Chemical exchange saturation transfer (CEST) MRI is a promising imaging modality in ischemic stroke detection due to its sensitivity in sensing postischemic pH alteration. However, the accurate segmentation of pH-altered regions remains difficult due to the complicated sources in water signal changes of CEST MRI. Meanwhile, manual localization and quantification of stroke lesions are laborious and time-consuming, which cannot meet the urgent need for timely therapeutic interventions. The goal of this study was to develop an automatic lesion segmentation approach of the ischemic region based on CEST MR images. A novel segmentation framework based on the fully convolutional neural network was investigated in our task. Z-spectra from 10 rats were manually labeled as ground truth and split into two datasets, where the training dataset including 3 rats was used to generate a segmentation model, and the remaining rats were used as test datasets to evaluate the model's performance. Then a 1D fully convolutional neural network equipped with bottleneck structures was set up, and a Grad-CAM approach was used to produce a coarse localization map, which can reflect the relevancy to the "ischemia" class of each pixel. As compared with the ground truth, the proposed network model achieved satisfying segmentation results with high values of evaluation metrics including specificity (SPE), sensitivity (SEN), accuracy (ACC), and Dice similarity coefficient (DSC), especially in some intractable situations where conventional MRI modalities and CEST quantitative method failed to distinguish between ischemic and normal tissues; also the model with augmentation was robust to input perturbations.
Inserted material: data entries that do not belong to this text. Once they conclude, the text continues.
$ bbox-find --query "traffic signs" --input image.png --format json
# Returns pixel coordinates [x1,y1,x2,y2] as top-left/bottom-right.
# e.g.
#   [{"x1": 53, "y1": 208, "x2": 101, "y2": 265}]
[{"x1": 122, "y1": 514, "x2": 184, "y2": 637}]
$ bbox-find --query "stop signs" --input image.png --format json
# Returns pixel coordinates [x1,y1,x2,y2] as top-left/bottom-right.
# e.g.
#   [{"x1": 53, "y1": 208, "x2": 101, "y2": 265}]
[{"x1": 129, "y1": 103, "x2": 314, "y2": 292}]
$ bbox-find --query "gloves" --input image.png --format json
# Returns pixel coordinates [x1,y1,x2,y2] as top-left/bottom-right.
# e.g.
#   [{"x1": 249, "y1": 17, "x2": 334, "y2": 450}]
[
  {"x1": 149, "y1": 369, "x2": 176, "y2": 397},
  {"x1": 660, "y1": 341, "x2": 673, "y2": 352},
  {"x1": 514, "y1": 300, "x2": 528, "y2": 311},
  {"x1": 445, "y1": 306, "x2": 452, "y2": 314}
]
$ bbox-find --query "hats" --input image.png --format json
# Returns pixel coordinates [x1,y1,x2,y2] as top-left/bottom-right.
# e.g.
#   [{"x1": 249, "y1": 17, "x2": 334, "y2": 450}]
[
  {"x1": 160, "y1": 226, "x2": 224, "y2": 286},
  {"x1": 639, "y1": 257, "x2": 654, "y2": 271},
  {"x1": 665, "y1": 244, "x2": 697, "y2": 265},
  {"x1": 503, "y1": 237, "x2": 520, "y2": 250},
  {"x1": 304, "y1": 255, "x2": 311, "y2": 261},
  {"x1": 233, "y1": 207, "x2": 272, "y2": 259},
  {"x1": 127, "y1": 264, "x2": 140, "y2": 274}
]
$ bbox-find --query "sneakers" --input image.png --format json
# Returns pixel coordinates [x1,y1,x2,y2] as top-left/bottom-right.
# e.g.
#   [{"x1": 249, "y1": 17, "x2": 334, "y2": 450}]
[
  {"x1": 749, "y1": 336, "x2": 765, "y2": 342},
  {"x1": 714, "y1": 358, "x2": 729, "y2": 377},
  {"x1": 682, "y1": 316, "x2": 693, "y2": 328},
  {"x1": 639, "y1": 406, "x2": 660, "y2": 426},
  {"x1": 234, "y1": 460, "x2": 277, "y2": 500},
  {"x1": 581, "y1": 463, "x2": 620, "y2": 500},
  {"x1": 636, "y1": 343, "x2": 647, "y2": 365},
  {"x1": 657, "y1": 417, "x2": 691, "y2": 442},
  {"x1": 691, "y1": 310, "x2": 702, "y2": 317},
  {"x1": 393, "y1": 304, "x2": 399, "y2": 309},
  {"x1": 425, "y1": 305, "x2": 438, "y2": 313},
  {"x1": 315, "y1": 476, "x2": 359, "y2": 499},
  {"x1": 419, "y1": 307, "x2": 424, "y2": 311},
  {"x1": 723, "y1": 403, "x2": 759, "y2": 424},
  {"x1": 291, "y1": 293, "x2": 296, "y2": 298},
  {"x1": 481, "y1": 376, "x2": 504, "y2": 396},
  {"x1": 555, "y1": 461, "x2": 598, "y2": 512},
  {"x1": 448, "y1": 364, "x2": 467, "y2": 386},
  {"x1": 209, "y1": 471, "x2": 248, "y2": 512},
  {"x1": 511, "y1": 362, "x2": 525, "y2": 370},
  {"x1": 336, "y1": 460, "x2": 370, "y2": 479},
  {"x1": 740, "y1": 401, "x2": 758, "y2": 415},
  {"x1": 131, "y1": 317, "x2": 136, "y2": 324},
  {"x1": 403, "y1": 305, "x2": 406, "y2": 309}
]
The Grad-CAM maps performed clear tissue change distributions and interpreted the segmentations, showed a strong correlation with the quantitative method, and gave extended thinking to the function of networks. The proposed method can segment ischemia region from CEST images, with the Grad-CAM maps giving access to interpretative information about the segmentations, which demonstrates great potential in clinical routines.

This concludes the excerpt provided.